>> Begin Exercise data

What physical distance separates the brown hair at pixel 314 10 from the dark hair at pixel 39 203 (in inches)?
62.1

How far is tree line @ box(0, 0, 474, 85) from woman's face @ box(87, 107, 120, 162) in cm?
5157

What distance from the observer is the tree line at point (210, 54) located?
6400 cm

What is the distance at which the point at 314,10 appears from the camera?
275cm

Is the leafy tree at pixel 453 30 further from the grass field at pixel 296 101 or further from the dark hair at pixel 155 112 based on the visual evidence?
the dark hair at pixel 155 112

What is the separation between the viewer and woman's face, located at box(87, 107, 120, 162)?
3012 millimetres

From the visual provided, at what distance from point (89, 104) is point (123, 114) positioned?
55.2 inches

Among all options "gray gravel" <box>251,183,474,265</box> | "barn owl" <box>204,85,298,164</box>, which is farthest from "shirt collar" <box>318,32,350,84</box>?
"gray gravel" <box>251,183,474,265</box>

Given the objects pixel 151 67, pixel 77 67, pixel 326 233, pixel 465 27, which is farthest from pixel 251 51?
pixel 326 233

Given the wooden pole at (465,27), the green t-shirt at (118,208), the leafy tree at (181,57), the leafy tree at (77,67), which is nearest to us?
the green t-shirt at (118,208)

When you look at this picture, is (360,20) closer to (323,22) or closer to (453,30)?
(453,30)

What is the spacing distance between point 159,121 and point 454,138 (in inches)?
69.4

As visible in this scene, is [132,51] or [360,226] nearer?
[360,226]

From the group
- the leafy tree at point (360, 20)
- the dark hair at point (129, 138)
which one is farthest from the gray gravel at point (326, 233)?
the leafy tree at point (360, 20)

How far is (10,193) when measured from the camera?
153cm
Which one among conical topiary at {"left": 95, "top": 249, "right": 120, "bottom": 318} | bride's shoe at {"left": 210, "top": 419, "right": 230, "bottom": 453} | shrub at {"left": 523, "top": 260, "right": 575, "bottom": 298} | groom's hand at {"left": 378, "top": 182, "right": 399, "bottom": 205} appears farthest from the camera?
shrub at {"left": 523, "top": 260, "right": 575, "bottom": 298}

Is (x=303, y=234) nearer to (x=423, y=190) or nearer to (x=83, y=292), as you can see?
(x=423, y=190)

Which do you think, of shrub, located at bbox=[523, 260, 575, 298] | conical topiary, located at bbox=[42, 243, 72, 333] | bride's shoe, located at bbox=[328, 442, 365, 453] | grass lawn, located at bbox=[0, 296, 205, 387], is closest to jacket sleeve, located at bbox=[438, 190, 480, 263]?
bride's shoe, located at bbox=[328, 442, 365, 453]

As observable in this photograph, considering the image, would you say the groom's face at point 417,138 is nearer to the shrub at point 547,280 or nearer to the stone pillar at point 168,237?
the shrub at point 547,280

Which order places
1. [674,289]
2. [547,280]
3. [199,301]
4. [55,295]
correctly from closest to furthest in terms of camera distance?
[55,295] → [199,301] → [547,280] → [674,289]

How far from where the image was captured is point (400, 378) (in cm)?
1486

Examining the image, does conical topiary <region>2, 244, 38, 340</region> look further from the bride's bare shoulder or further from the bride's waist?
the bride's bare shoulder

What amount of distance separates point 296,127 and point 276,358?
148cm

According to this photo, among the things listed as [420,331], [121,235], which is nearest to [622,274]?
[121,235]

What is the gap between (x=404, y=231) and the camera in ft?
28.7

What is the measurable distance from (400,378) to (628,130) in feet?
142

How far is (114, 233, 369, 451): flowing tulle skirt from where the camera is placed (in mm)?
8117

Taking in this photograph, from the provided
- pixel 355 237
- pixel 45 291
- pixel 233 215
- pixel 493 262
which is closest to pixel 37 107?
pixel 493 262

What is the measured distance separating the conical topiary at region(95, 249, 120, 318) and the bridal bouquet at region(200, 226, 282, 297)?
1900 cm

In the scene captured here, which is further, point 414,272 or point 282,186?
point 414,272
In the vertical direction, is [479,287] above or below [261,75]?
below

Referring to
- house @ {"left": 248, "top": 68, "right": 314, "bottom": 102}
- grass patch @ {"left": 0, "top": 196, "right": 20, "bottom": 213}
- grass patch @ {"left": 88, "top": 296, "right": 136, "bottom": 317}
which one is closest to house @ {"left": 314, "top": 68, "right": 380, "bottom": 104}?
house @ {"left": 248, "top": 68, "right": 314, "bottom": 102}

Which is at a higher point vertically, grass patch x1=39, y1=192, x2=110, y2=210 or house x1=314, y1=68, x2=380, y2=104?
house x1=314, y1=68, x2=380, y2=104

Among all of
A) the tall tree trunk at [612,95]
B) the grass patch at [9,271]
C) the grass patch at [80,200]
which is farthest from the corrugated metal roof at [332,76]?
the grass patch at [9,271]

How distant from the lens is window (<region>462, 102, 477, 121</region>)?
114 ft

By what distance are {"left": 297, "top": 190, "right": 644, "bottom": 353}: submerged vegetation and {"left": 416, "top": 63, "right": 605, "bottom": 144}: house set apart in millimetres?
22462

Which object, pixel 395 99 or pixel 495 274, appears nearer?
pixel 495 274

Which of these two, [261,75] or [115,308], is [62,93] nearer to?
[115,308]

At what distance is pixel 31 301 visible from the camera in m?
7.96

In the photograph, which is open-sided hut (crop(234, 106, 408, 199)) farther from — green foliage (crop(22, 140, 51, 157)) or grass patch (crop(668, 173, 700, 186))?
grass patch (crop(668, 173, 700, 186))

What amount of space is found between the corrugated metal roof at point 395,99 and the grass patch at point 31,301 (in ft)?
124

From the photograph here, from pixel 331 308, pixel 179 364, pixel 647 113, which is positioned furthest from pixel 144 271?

>> End Exercise data

_Task details_
Copy out every one of the entries above, word for word.

_The solution_
What physical distance separates the brown hair at pixel 314 10 from the dark hair at pixel 39 203 (in inches)?
62.1

How far is tree line @ box(0, 0, 474, 85) from woman's face @ box(87, 107, 120, 162) in cm?
5157

What distance from the observer is the tree line at point (210, 54) located?
6400 cm

What is the distance at which the point at 314,10 appears from the camera?
275cm

Is the leafy tree at pixel 453 30 further from the grass field at pixel 296 101 or further from the dark hair at pixel 155 112 based on the visual evidence?
the dark hair at pixel 155 112

What is the separation between the viewer and woman's face, located at box(87, 107, 120, 162)?
3012 millimetres

From the visual provided, at what distance from point (89, 104) is point (123, 114) positioned?
55.2 inches

Among all options "gray gravel" <box>251,183,474,265</box> | "barn owl" <box>204,85,298,164</box>, which is farthest from "shirt collar" <box>318,32,350,84</box>?
"gray gravel" <box>251,183,474,265</box>

Given the objects pixel 151 67, pixel 77 67, pixel 326 233, pixel 465 27, which is farthest from pixel 251 51?
pixel 326 233

Given the wooden pole at (465,27), the green t-shirt at (118,208), the leafy tree at (181,57), the leafy tree at (77,67), which is nearest to us?
the green t-shirt at (118,208)

When you look at this picture, is (360,20) closer to (323,22) or closer to (453,30)?
(453,30)

What is the spacing distance between point 159,121 and point 454,138 (in inches)?
69.4

As visible in this scene, is [132,51] or [360,226] nearer?
[360,226]

From the group
- the leafy tree at point (360, 20)
- the dark hair at point (129, 138)
which one is farthest from the gray gravel at point (326, 233)?
the leafy tree at point (360, 20)

How far is (10,193) when measured from the camera?
153cm
Which one among conical topiary at {"left": 95, "top": 249, "right": 120, "bottom": 318} | bride's shoe at {"left": 210, "top": 419, "right": 230, "bottom": 453} | shrub at {"left": 523, "top": 260, "right": 575, "bottom": 298} | groom's hand at {"left": 378, "top": 182, "right": 399, "bottom": 205} appears farthest from the camera?
shrub at {"left": 523, "top": 260, "right": 575, "bottom": 298}

Is (x=303, y=234) nearer to (x=423, y=190) or nearer to (x=83, y=292), as you can see?
(x=423, y=190)

Which do you think, of shrub, located at bbox=[523, 260, 575, 298] | conical topiary, located at bbox=[42, 243, 72, 333] | bride's shoe, located at bbox=[328, 442, 365, 453] | grass lawn, located at bbox=[0, 296, 205, 387], is closest to jacket sleeve, located at bbox=[438, 190, 480, 263]?
bride's shoe, located at bbox=[328, 442, 365, 453]

As observable in this photograph, considering the image, would you say the groom's face at point 417,138 is nearer to the shrub at point 547,280 or nearer to the stone pillar at point 168,237?
the shrub at point 547,280

Which order places
1. [674,289]
2. [547,280]
3. [199,301]
4. [55,295]
correctly from closest to furthest in terms of camera distance?
[55,295] → [199,301] → [547,280] → [674,289]

How far from where the image was captured is point (400, 378) (in cm)?
1486

Examining the image, does conical topiary <region>2, 244, 38, 340</region> look further from the bride's bare shoulder or further from the bride's waist?
the bride's bare shoulder

What amount of distance separates point 296,127 and point 276,358?
148cm

According to this photo, among the things listed as [420,331], [121,235], which is nearest to [622,274]?
[121,235]

What is the gap between (x=404, y=231) and the camera in ft?
28.7

What is the measurable distance from (400,378) to (628,130) in feet?
142

How far is (114, 233, 369, 451): flowing tulle skirt from where the camera is placed (in mm)?
8117

Taking in this photograph, from the provided
- pixel 355 237
- pixel 45 291
- pixel 233 215
- pixel 493 262
which is closest to pixel 37 107?
pixel 493 262

What is the measured distance separating the conical topiary at region(95, 249, 120, 318) and the bridal bouquet at region(200, 226, 282, 297)?
1900 cm

In the scene captured here, which is further, point 414,272 or point 282,186?
point 414,272
In the vertical direction, is [479,287] above or below [261,75]?
below

Referring to
- house @ {"left": 248, "top": 68, "right": 314, "bottom": 102}
- grass patch @ {"left": 0, "top": 196, "right": 20, "bottom": 213}
- grass patch @ {"left": 88, "top": 296, "right": 136, "bottom": 317}
which one is closest to house @ {"left": 314, "top": 68, "right": 380, "bottom": 104}?
house @ {"left": 248, "top": 68, "right": 314, "bottom": 102}

Which is at a higher point vertically, grass patch x1=39, y1=192, x2=110, y2=210 or house x1=314, y1=68, x2=380, y2=104?
house x1=314, y1=68, x2=380, y2=104

Among all of
A) the tall tree trunk at [612,95]
B) the grass patch at [9,271]
C) the grass patch at [80,200]
which is farthest from the corrugated metal roof at [332,76]?
the grass patch at [9,271]

How distant from the lens is window (<region>462, 102, 477, 121</region>)?
114 ft

By what distance are {"left": 297, "top": 190, "right": 644, "bottom": 353}: submerged vegetation and {"left": 416, "top": 63, "right": 605, "bottom": 144}: house set apart in millimetres?
22462

Which object, pixel 395 99 or pixel 495 274, appears nearer?
pixel 495 274

Which of these two, [261,75] or [115,308], is [62,93] nearer to?
[115,308]

At what distance is pixel 31 301 visible from the camera in m?
7.96

In the photograph, which is open-sided hut (crop(234, 106, 408, 199)) farther from — green foliage (crop(22, 140, 51, 157)) or grass patch (crop(668, 173, 700, 186))?
grass patch (crop(668, 173, 700, 186))

What amount of space is found between the corrugated metal roof at point 395,99 and the grass patch at point 31,301 (in ft)?
124

From the photograph here, from pixel 331 308, pixel 179 364, pixel 647 113, which is positioned furthest from pixel 144 271?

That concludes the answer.